Why worksheet.update_cells work is too slow?
I try do worksheet.update_cells 1, 1, array, where array.count 1000 rows and 15 columns.
It operation work is too slow, 30 seconds.
You write, what this method do not upload data to server (Google Drive).
After worksheet.update_cells I call worksheet.save.
And this method work more 1.5 minutes.
Why?
sorry for my english...
log.debug :start_data if DEBUG
worksheet.update_cells 2, 1, orders
log.debug :stop_data if DEBUG
log.debug :start_save if DEBUG
worksheet.save
log.debug :stop_save if DEBUG
log.info orders_count: orders.count if DEBUG
↓
D, [2016-11-27T19:00:02.584455 #10110] DEBUG -- : :start_data
D, [2016-11-27T19:00:33.389481 #10110] DEBUG -- : :stop_data
D, [2016-11-27T19:00:33.389635 #10110] DEBUG -- : :start_save
D, [2016-11-27T19:01:32.302826 #10110] DEBUG -- : :stop_save
I, [2016-11-27T19:01:32.303079 #10110] INFO -- : {:orders_count=>1203}
Thanks for the report.
It may be related to #170, though not exactly sure without seeing profiling result for this case...

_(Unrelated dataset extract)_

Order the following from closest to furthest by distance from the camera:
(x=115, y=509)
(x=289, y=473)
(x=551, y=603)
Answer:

I proposed some ideas in https://github.com/gimite/google-drive-ruby/issues/170#issuecomment-153735846.
Just noticed that writing empty strings to cells (@ws[x, y] = '') is extremely slow (1 row/s vs. 1000+ rows/s). Using @ws[x, y] = string.presence || '-' as a workaround for now.
This may explain why changing the parser (#170) sometimes gives performance improvements.
Yes, as explained in https://github.com/gimite/google-drive-ruby/issues/170#issuecomment-153735846 , putting an empty value clears the cache, causing heavy recalculation. I wrote some ideas in https://github.com/gimite/google-drive-ruby/issues/170#issuecomment-153735846 .
Thanks for the great gem!
Doing something like this:
num_rows = ws.num_rows
num_cols = ws.num_cols
(1..num_rows).each do |row_number|
(1..num_cols).each do |column_number|
ws[row_number, column_number] = nil
end
end
ws.save
speeds up the first part with ws[] = nil. However, ws.save gives this error:
HTTPClient::KeepAliveDisconnected: Broken pipe
Doing this:
(1..ws.num_rows).each do |row_number|
(1..ws.num_cols).each do |column_number|
ws[row_number, column_number] = nil
end
end
ws.save
goes very slow on the ws[] = nil line, and I never got to ws.save on a sheet with 45,000 rows.
Hmm you may workaround the HTTPClient error by calling save() occasionally during the iteration?